— START Supplied text —

Automotive deaths: Where are our memorials?

(EXPANDED FROM 7/31/2020)

I have driven past the above-shown memorial for so many years that I was surprised to see it gone last summer, presumably because of a road-improvement project. While making this stretch of road safer is a good thing, it was unfortunate that the memorial couldn’t have been relocated rather than removed.

The reason why is that memorials like this can help counteract American society’s tendency to not talk about how automobiles can be deadly. This is most obviously seen in the car-buff media, where a “boys with toys” mentality prevails. However, auto fatalities also tend to receive little attention elsewhere in American culture aside from breathless media coverage of a celebrity’s death.

— END Supplied text —
— START Information supplied —

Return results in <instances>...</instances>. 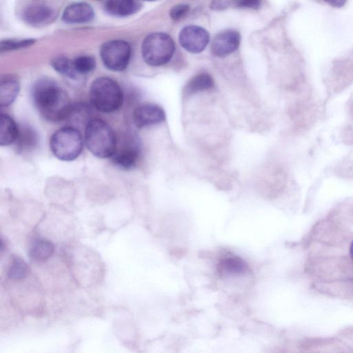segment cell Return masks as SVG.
Here are the masks:
<instances>
[{"instance_id": "obj_16", "label": "cell", "mask_w": 353, "mask_h": 353, "mask_svg": "<svg viewBox=\"0 0 353 353\" xmlns=\"http://www.w3.org/2000/svg\"><path fill=\"white\" fill-rule=\"evenodd\" d=\"M19 131V127L7 114L0 117V145L7 146L15 143Z\"/></svg>"}, {"instance_id": "obj_9", "label": "cell", "mask_w": 353, "mask_h": 353, "mask_svg": "<svg viewBox=\"0 0 353 353\" xmlns=\"http://www.w3.org/2000/svg\"><path fill=\"white\" fill-rule=\"evenodd\" d=\"M140 145L135 137L125 140L120 147H117L114 155L111 157L115 165L123 170L134 168L140 157Z\"/></svg>"}, {"instance_id": "obj_17", "label": "cell", "mask_w": 353, "mask_h": 353, "mask_svg": "<svg viewBox=\"0 0 353 353\" xmlns=\"http://www.w3.org/2000/svg\"><path fill=\"white\" fill-rule=\"evenodd\" d=\"M54 245L50 241L44 239H34L30 248L28 254L34 261L43 262L47 261L53 254Z\"/></svg>"}, {"instance_id": "obj_10", "label": "cell", "mask_w": 353, "mask_h": 353, "mask_svg": "<svg viewBox=\"0 0 353 353\" xmlns=\"http://www.w3.org/2000/svg\"><path fill=\"white\" fill-rule=\"evenodd\" d=\"M241 37L234 30H225L217 34L211 45L212 54L223 57L234 52L239 46Z\"/></svg>"}, {"instance_id": "obj_8", "label": "cell", "mask_w": 353, "mask_h": 353, "mask_svg": "<svg viewBox=\"0 0 353 353\" xmlns=\"http://www.w3.org/2000/svg\"><path fill=\"white\" fill-rule=\"evenodd\" d=\"M179 41L188 52L199 53L208 46L210 34L201 26L190 25L181 29L179 34Z\"/></svg>"}, {"instance_id": "obj_18", "label": "cell", "mask_w": 353, "mask_h": 353, "mask_svg": "<svg viewBox=\"0 0 353 353\" xmlns=\"http://www.w3.org/2000/svg\"><path fill=\"white\" fill-rule=\"evenodd\" d=\"M248 270L247 263L234 255L225 256L218 263V271L223 274H241Z\"/></svg>"}, {"instance_id": "obj_13", "label": "cell", "mask_w": 353, "mask_h": 353, "mask_svg": "<svg viewBox=\"0 0 353 353\" xmlns=\"http://www.w3.org/2000/svg\"><path fill=\"white\" fill-rule=\"evenodd\" d=\"M142 3L134 0H109L103 2L104 11L110 16L125 17L131 16L141 8Z\"/></svg>"}, {"instance_id": "obj_11", "label": "cell", "mask_w": 353, "mask_h": 353, "mask_svg": "<svg viewBox=\"0 0 353 353\" xmlns=\"http://www.w3.org/2000/svg\"><path fill=\"white\" fill-rule=\"evenodd\" d=\"M132 118L134 125L141 128L163 122L165 114L160 106L153 103H144L134 110Z\"/></svg>"}, {"instance_id": "obj_15", "label": "cell", "mask_w": 353, "mask_h": 353, "mask_svg": "<svg viewBox=\"0 0 353 353\" xmlns=\"http://www.w3.org/2000/svg\"><path fill=\"white\" fill-rule=\"evenodd\" d=\"M39 137L30 126L23 125L19 127V134L15 141L16 149L19 153H27L34 150L38 145Z\"/></svg>"}, {"instance_id": "obj_25", "label": "cell", "mask_w": 353, "mask_h": 353, "mask_svg": "<svg viewBox=\"0 0 353 353\" xmlns=\"http://www.w3.org/2000/svg\"><path fill=\"white\" fill-rule=\"evenodd\" d=\"M236 6L241 8L258 9L261 1L257 0H242L236 2Z\"/></svg>"}, {"instance_id": "obj_3", "label": "cell", "mask_w": 353, "mask_h": 353, "mask_svg": "<svg viewBox=\"0 0 353 353\" xmlns=\"http://www.w3.org/2000/svg\"><path fill=\"white\" fill-rule=\"evenodd\" d=\"M90 100L98 111L110 113L117 111L122 105L123 91L117 81L107 77L94 79L90 87Z\"/></svg>"}, {"instance_id": "obj_1", "label": "cell", "mask_w": 353, "mask_h": 353, "mask_svg": "<svg viewBox=\"0 0 353 353\" xmlns=\"http://www.w3.org/2000/svg\"><path fill=\"white\" fill-rule=\"evenodd\" d=\"M31 96L35 108L48 121H61L72 113L74 105L68 94L51 78L37 79L32 88Z\"/></svg>"}, {"instance_id": "obj_5", "label": "cell", "mask_w": 353, "mask_h": 353, "mask_svg": "<svg viewBox=\"0 0 353 353\" xmlns=\"http://www.w3.org/2000/svg\"><path fill=\"white\" fill-rule=\"evenodd\" d=\"M175 46L171 37L163 32L148 34L141 44L143 61L151 66H160L172 59Z\"/></svg>"}, {"instance_id": "obj_4", "label": "cell", "mask_w": 353, "mask_h": 353, "mask_svg": "<svg viewBox=\"0 0 353 353\" xmlns=\"http://www.w3.org/2000/svg\"><path fill=\"white\" fill-rule=\"evenodd\" d=\"M83 140L81 132L74 127L65 126L57 130L51 137L50 148L59 160L70 161L82 152Z\"/></svg>"}, {"instance_id": "obj_26", "label": "cell", "mask_w": 353, "mask_h": 353, "mask_svg": "<svg viewBox=\"0 0 353 353\" xmlns=\"http://www.w3.org/2000/svg\"><path fill=\"white\" fill-rule=\"evenodd\" d=\"M231 1H214L210 3V8L212 10H224L230 6Z\"/></svg>"}, {"instance_id": "obj_2", "label": "cell", "mask_w": 353, "mask_h": 353, "mask_svg": "<svg viewBox=\"0 0 353 353\" xmlns=\"http://www.w3.org/2000/svg\"><path fill=\"white\" fill-rule=\"evenodd\" d=\"M85 143L93 155L101 159L112 157L117 147L114 132L100 119H92L86 124Z\"/></svg>"}, {"instance_id": "obj_21", "label": "cell", "mask_w": 353, "mask_h": 353, "mask_svg": "<svg viewBox=\"0 0 353 353\" xmlns=\"http://www.w3.org/2000/svg\"><path fill=\"white\" fill-rule=\"evenodd\" d=\"M77 74H85L92 72L96 67V61L90 55H80L72 60Z\"/></svg>"}, {"instance_id": "obj_12", "label": "cell", "mask_w": 353, "mask_h": 353, "mask_svg": "<svg viewBox=\"0 0 353 353\" xmlns=\"http://www.w3.org/2000/svg\"><path fill=\"white\" fill-rule=\"evenodd\" d=\"M61 17L66 23H84L94 19V12L90 4L86 2H75L65 7Z\"/></svg>"}, {"instance_id": "obj_23", "label": "cell", "mask_w": 353, "mask_h": 353, "mask_svg": "<svg viewBox=\"0 0 353 353\" xmlns=\"http://www.w3.org/2000/svg\"><path fill=\"white\" fill-rule=\"evenodd\" d=\"M34 39H8L1 41V52H7L30 46L35 43Z\"/></svg>"}, {"instance_id": "obj_20", "label": "cell", "mask_w": 353, "mask_h": 353, "mask_svg": "<svg viewBox=\"0 0 353 353\" xmlns=\"http://www.w3.org/2000/svg\"><path fill=\"white\" fill-rule=\"evenodd\" d=\"M52 68L59 73L70 79H76L77 74L74 70L72 60L66 57H57L51 61Z\"/></svg>"}, {"instance_id": "obj_7", "label": "cell", "mask_w": 353, "mask_h": 353, "mask_svg": "<svg viewBox=\"0 0 353 353\" xmlns=\"http://www.w3.org/2000/svg\"><path fill=\"white\" fill-rule=\"evenodd\" d=\"M57 16L54 8L42 1H31L25 4L21 11L20 17L28 25L41 28L52 23Z\"/></svg>"}, {"instance_id": "obj_28", "label": "cell", "mask_w": 353, "mask_h": 353, "mask_svg": "<svg viewBox=\"0 0 353 353\" xmlns=\"http://www.w3.org/2000/svg\"><path fill=\"white\" fill-rule=\"evenodd\" d=\"M350 254L352 260L353 261V241L352 242L350 248Z\"/></svg>"}, {"instance_id": "obj_27", "label": "cell", "mask_w": 353, "mask_h": 353, "mask_svg": "<svg viewBox=\"0 0 353 353\" xmlns=\"http://www.w3.org/2000/svg\"><path fill=\"white\" fill-rule=\"evenodd\" d=\"M327 3L333 7L341 8L344 6L345 1L343 0H332L327 1Z\"/></svg>"}, {"instance_id": "obj_6", "label": "cell", "mask_w": 353, "mask_h": 353, "mask_svg": "<svg viewBox=\"0 0 353 353\" xmlns=\"http://www.w3.org/2000/svg\"><path fill=\"white\" fill-rule=\"evenodd\" d=\"M100 56L104 65L109 70L121 72L127 68L132 56L128 42L112 39L103 43L100 48Z\"/></svg>"}, {"instance_id": "obj_22", "label": "cell", "mask_w": 353, "mask_h": 353, "mask_svg": "<svg viewBox=\"0 0 353 353\" xmlns=\"http://www.w3.org/2000/svg\"><path fill=\"white\" fill-rule=\"evenodd\" d=\"M27 272L28 266L23 259L19 256H14L8 268V277L12 280H21L26 276Z\"/></svg>"}, {"instance_id": "obj_19", "label": "cell", "mask_w": 353, "mask_h": 353, "mask_svg": "<svg viewBox=\"0 0 353 353\" xmlns=\"http://www.w3.org/2000/svg\"><path fill=\"white\" fill-rule=\"evenodd\" d=\"M214 81L210 74L206 72L199 73L193 77L185 87V92L192 94L200 91L211 88Z\"/></svg>"}, {"instance_id": "obj_24", "label": "cell", "mask_w": 353, "mask_h": 353, "mask_svg": "<svg viewBox=\"0 0 353 353\" xmlns=\"http://www.w3.org/2000/svg\"><path fill=\"white\" fill-rule=\"evenodd\" d=\"M190 10L188 4L180 3L172 8L170 11V17L174 21H178L182 19Z\"/></svg>"}, {"instance_id": "obj_14", "label": "cell", "mask_w": 353, "mask_h": 353, "mask_svg": "<svg viewBox=\"0 0 353 353\" xmlns=\"http://www.w3.org/2000/svg\"><path fill=\"white\" fill-rule=\"evenodd\" d=\"M20 90V83L17 77L6 74L0 80V105L7 107L16 99Z\"/></svg>"}]
</instances>
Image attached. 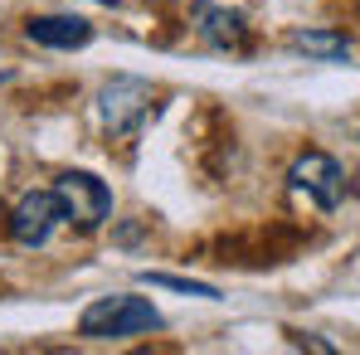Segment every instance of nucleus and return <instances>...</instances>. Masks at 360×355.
<instances>
[{
  "label": "nucleus",
  "mask_w": 360,
  "mask_h": 355,
  "mask_svg": "<svg viewBox=\"0 0 360 355\" xmlns=\"http://www.w3.org/2000/svg\"><path fill=\"white\" fill-rule=\"evenodd\" d=\"M141 283H146V288H171V292L205 297V302H214V297H219V288H210V283H195V278H176V273H141Z\"/></svg>",
  "instance_id": "9"
},
{
  "label": "nucleus",
  "mask_w": 360,
  "mask_h": 355,
  "mask_svg": "<svg viewBox=\"0 0 360 355\" xmlns=\"http://www.w3.org/2000/svg\"><path fill=\"white\" fill-rule=\"evenodd\" d=\"M190 30L210 44V49H243L248 44V25L239 10L219 5V0H195L190 5Z\"/></svg>",
  "instance_id": "6"
},
{
  "label": "nucleus",
  "mask_w": 360,
  "mask_h": 355,
  "mask_svg": "<svg viewBox=\"0 0 360 355\" xmlns=\"http://www.w3.org/2000/svg\"><path fill=\"white\" fill-rule=\"evenodd\" d=\"M288 49L292 54H307V59H321V63L351 59V39L336 34V30H292L288 34Z\"/></svg>",
  "instance_id": "8"
},
{
  "label": "nucleus",
  "mask_w": 360,
  "mask_h": 355,
  "mask_svg": "<svg viewBox=\"0 0 360 355\" xmlns=\"http://www.w3.org/2000/svg\"><path fill=\"white\" fill-rule=\"evenodd\" d=\"M98 117H103V131L108 136H136L141 131V122L151 117V83H141V78H108L103 83V93H98Z\"/></svg>",
  "instance_id": "3"
},
{
  "label": "nucleus",
  "mask_w": 360,
  "mask_h": 355,
  "mask_svg": "<svg viewBox=\"0 0 360 355\" xmlns=\"http://www.w3.org/2000/svg\"><path fill=\"white\" fill-rule=\"evenodd\" d=\"M288 185L297 195H307L316 209H336L346 200V171L326 151H302L297 161H292V171H288Z\"/></svg>",
  "instance_id": "4"
},
{
  "label": "nucleus",
  "mask_w": 360,
  "mask_h": 355,
  "mask_svg": "<svg viewBox=\"0 0 360 355\" xmlns=\"http://www.w3.org/2000/svg\"><path fill=\"white\" fill-rule=\"evenodd\" d=\"M25 34L39 44V49H83L93 39V25L83 15H34L25 25Z\"/></svg>",
  "instance_id": "7"
},
{
  "label": "nucleus",
  "mask_w": 360,
  "mask_h": 355,
  "mask_svg": "<svg viewBox=\"0 0 360 355\" xmlns=\"http://www.w3.org/2000/svg\"><path fill=\"white\" fill-rule=\"evenodd\" d=\"M98 5H122V0H98Z\"/></svg>",
  "instance_id": "10"
},
{
  "label": "nucleus",
  "mask_w": 360,
  "mask_h": 355,
  "mask_svg": "<svg viewBox=\"0 0 360 355\" xmlns=\"http://www.w3.org/2000/svg\"><path fill=\"white\" fill-rule=\"evenodd\" d=\"M54 195H59L63 224H73L78 234H98L112 219V190L93 171H63L54 180Z\"/></svg>",
  "instance_id": "2"
},
{
  "label": "nucleus",
  "mask_w": 360,
  "mask_h": 355,
  "mask_svg": "<svg viewBox=\"0 0 360 355\" xmlns=\"http://www.w3.org/2000/svg\"><path fill=\"white\" fill-rule=\"evenodd\" d=\"M161 326H166V316L146 297H131V292L98 297L78 316V336L83 341H127V336H146V331H161Z\"/></svg>",
  "instance_id": "1"
},
{
  "label": "nucleus",
  "mask_w": 360,
  "mask_h": 355,
  "mask_svg": "<svg viewBox=\"0 0 360 355\" xmlns=\"http://www.w3.org/2000/svg\"><path fill=\"white\" fill-rule=\"evenodd\" d=\"M63 209H59V195L54 190H25L15 205H10V238L20 248H44L49 234L59 229Z\"/></svg>",
  "instance_id": "5"
}]
</instances>
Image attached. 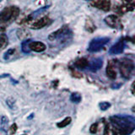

— END Information supplied —

> **Set of tasks**
[1] Check each statement against the roadside memorial essay and mark it yes or no, quoting the words of the essay that decide it. (a) The author found the memorial gone last summer, probably because of a road-improvement project. (b) The author objects to making that stretch of road safer. (c) The author holds that auto fatalities draw wide attention across American culture.
[2] Write the next part of the roadside memorial essay, picking up right after its final sentence.

> **Expected outputs**
[1]
(a) Yes: "I was surprised to see it gone last summer, presumably because of a road-improvement project."
(b) No: "While making this stretch of road safer is a good thing"
(c) No: "auto fatalities also tend to receive little attention elsewhere in American culture aside from breathless media coverage of a celebrity’s death."

[2]
Curtis White (2003, p. 105) once noted that every 10 years “we wipe out the population of four cities the size of the one in which I live, Bloomington-Normal, Illinois. Dead. And we leave a population the equivalent of a major metropolitan area (close to three million) as walking wounded, carting around the pain of pins in their ankles, knees like pudding, and ruptured vertebrae. Where is the memorial to those deaths and wounds?”

Auto fatality memorials tend to be in rural areas

When White’s words were published in 2003, the annual death toll was 42,884 (Wikipedia, 2024a). By 2011 it fell 24 percent to 32,479 but grew to 43,230 in 2021. By 2023, the last year when data was available, fatalities declined slightly to 40,990.

What that means is that in the last 19 years there has been a grand total of 756,028 traffic fatalities (Wikipedia, 2024a). This is almost eight times more than the number of U.S. military deaths associated with the Vietnam and Korean wars. Or within the ballpark of twice a many deaths as in World War II (Wikipedia, 2024b).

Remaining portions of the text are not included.